Transcribe the lines below verbatim, skipping the images.

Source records
>>

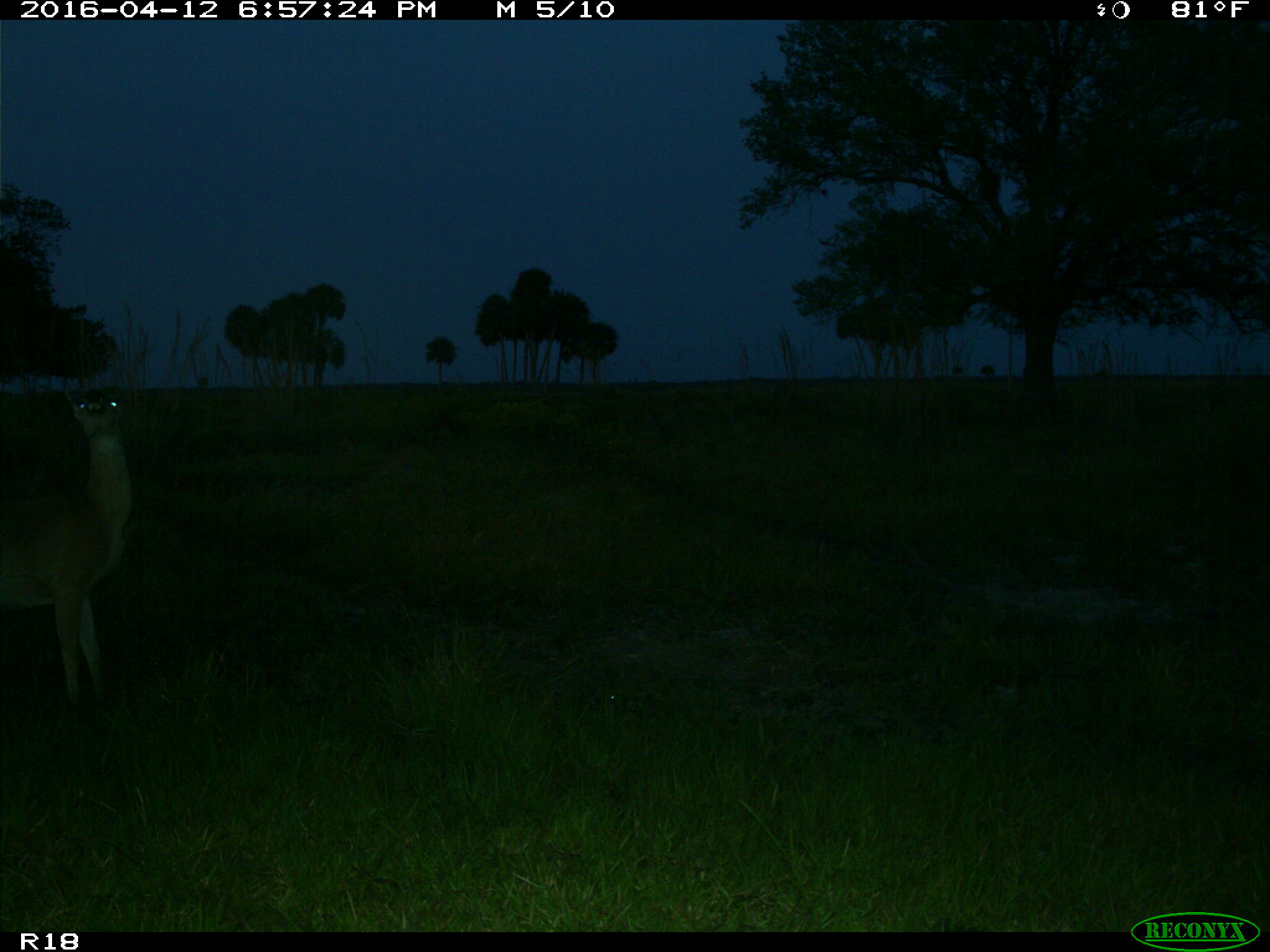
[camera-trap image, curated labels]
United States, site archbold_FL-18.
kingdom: Animalia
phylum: Chordata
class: Mammalia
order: Artiodactyla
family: Cervidae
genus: Odocoileus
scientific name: Odocoileus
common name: deer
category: unidentified deer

<<

» Answer for the task:
[camera-trap image, curated labels]
United States, site archbold_FL-18.
kingdom: Animalia
phylum: Chordata
class: Mammalia
order: Artiodactyla
family: Cervidae
genus: Odocoileus
scientific name: Odocoileus
common name: deer
category: unidentified deer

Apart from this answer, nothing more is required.